I started my career intending to be a clinical psychologist: the practice of carefully listening to the words of others and the art of the well-chosen response. Therapeutic words can transform lives. Close to the end of my Master’s training, and peering ahead at 4-5 more years of training for the coveted PhD so that I could become Dr. Dobko (no alliteration jokes please), I saw a posting for a counsellor at the AIDS Committee of Toronto. First of its kind in Ontario, maybe even in Canada. That was 1984. Suddenly words were less important than action. My community was dying. I got the job and never looked back.

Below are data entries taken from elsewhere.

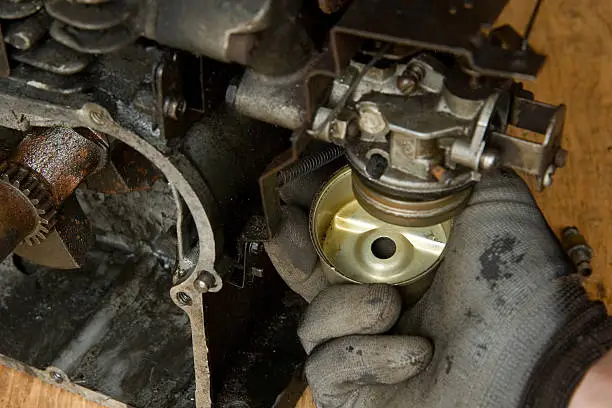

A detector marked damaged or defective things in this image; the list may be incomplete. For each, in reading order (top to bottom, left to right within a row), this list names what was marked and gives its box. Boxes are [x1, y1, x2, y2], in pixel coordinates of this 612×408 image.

rusty gear [0, 162, 55, 245]
rusted metal part [9, 126, 106, 203]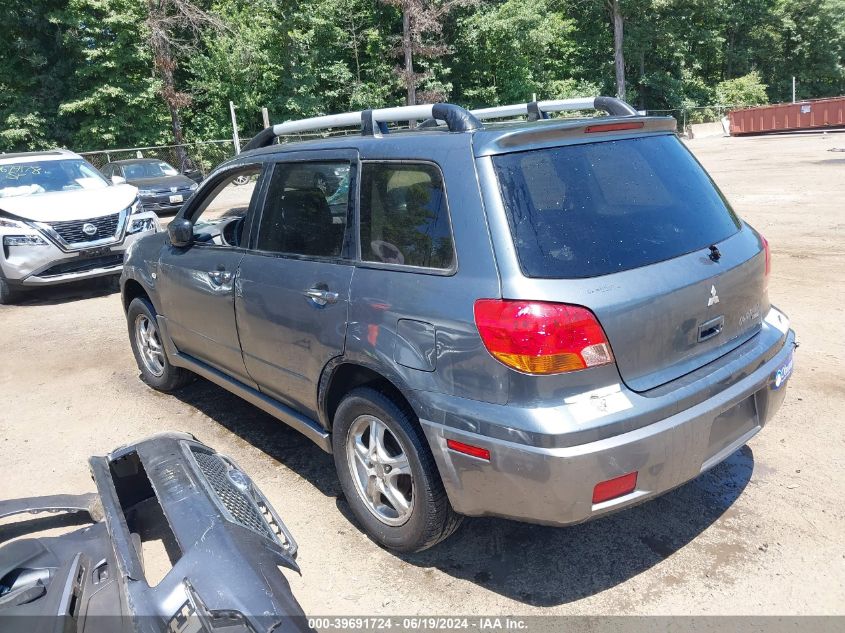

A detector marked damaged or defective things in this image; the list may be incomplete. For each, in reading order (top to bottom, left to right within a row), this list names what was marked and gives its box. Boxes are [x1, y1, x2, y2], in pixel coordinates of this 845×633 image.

detached bumper part [0, 432, 310, 628]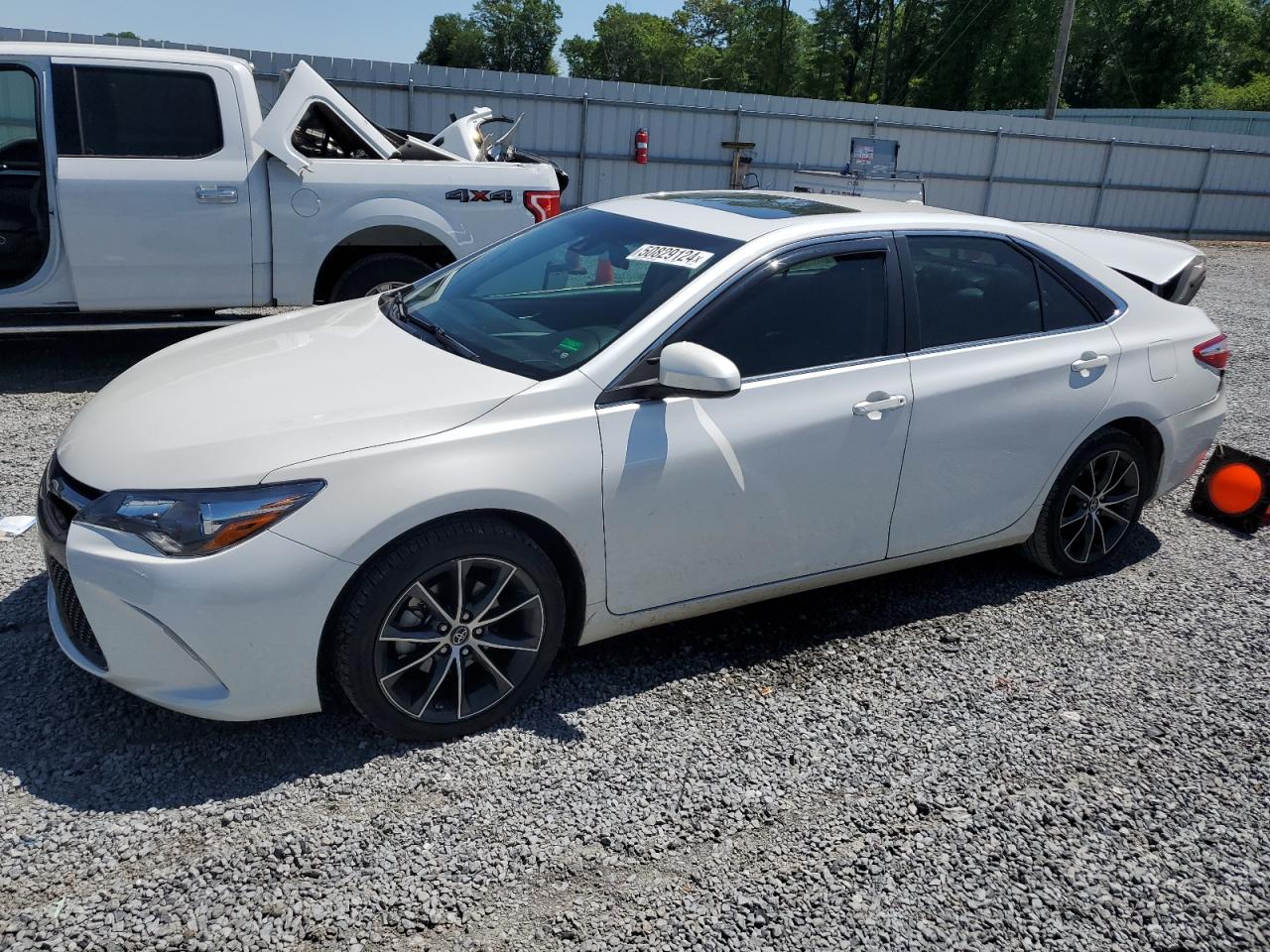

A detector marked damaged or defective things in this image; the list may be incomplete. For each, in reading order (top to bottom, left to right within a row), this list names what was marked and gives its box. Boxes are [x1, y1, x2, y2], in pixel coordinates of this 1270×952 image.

damaged white pickup truck [0, 46, 566, 332]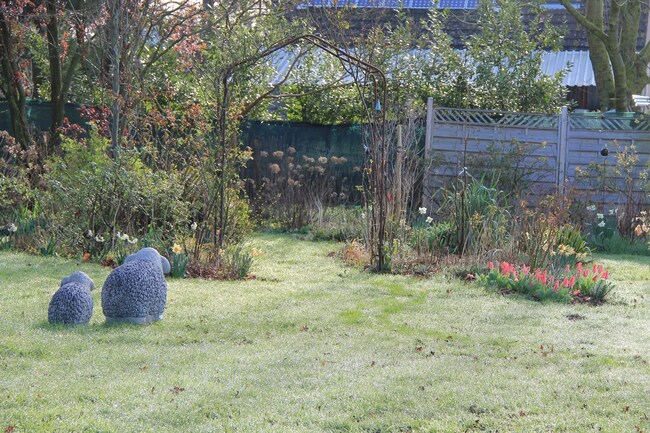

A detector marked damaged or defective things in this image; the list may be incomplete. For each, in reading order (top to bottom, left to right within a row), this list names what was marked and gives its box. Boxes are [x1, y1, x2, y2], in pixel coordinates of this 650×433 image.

rusty metal arbor [237, 34, 384, 270]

Working in a nascent movement allows you to be manager, communications expert, fundraiser, chief protestor and bottle washer. I spent over 12 years in AIDS organizations, twice as an Executive Director. I did a lot of public speaking — workshops, conferences, radio and TV. And always there was the written word: articles, handbooks, press releases. (A little bit of published poetry on the side.)
In these early days of AIDS, we were under siege. People were dying, hospitals and governments were either uncaring or unprepared. We were small in number, our budgets even smaller. Often we only had words to effect change. Debate skills, even protest skills, became as important as counselling skills. Sometimes we forgot and debated a little too much with each other. People do that sometimes when lives are on the line … sometimes even when they are not. It’s important to discuss openly and debate minimally with friends and allies. When confronting the unconvinced however, respectful debate opens minds and changes the world.
My last AIDS role at the Kumbaya Foundation was also my first as a consultant. Since 1992, I’ve been a paid or volunteer consultant to more than 20 non-profits and my professional role now is to facilitate discussions rather than lead debates. I create plans. I deliver the concept, the branding, the money … the goods.
Since I consult in several areas, I guess that makes me a charitable and foundation generalist — oh please don’t let ‘generalist’ be a dirty word. I am experienced — another potentially dirty word since ‘experienced’ can mean old and outdated. I am a change agent. Okay, that sounds better though I read recently that even that phrase might be dated. Sigh. Let’s sum it up this way, I try to use ideas and words to effect societal change. I help create meaningful educational campaigns. I manage complex fund development plans full of words to lift the money from donors’ pockets … not a bad way to make a living.
The only thing I’ve missed — being this consultant creature — is the opportunity to weigh in on the meaty non-profit discussions and debates on behalf of my clients — not generally my role.
I’ve watched in fascination as the Internet has evolved into Web and Social Media 2.0. Now consultants have blogs and the Internet has a culture that encourages online education, discussion, even debate. So what should my blog look like? Non-Profit Dialogue will have pieces on management, fundraising and communications, but I also plan to weigh in on the tough discussions we are facing in the non-profit world. Discussion and maybe a little debate. Going back to my roots. Won’t that be fun?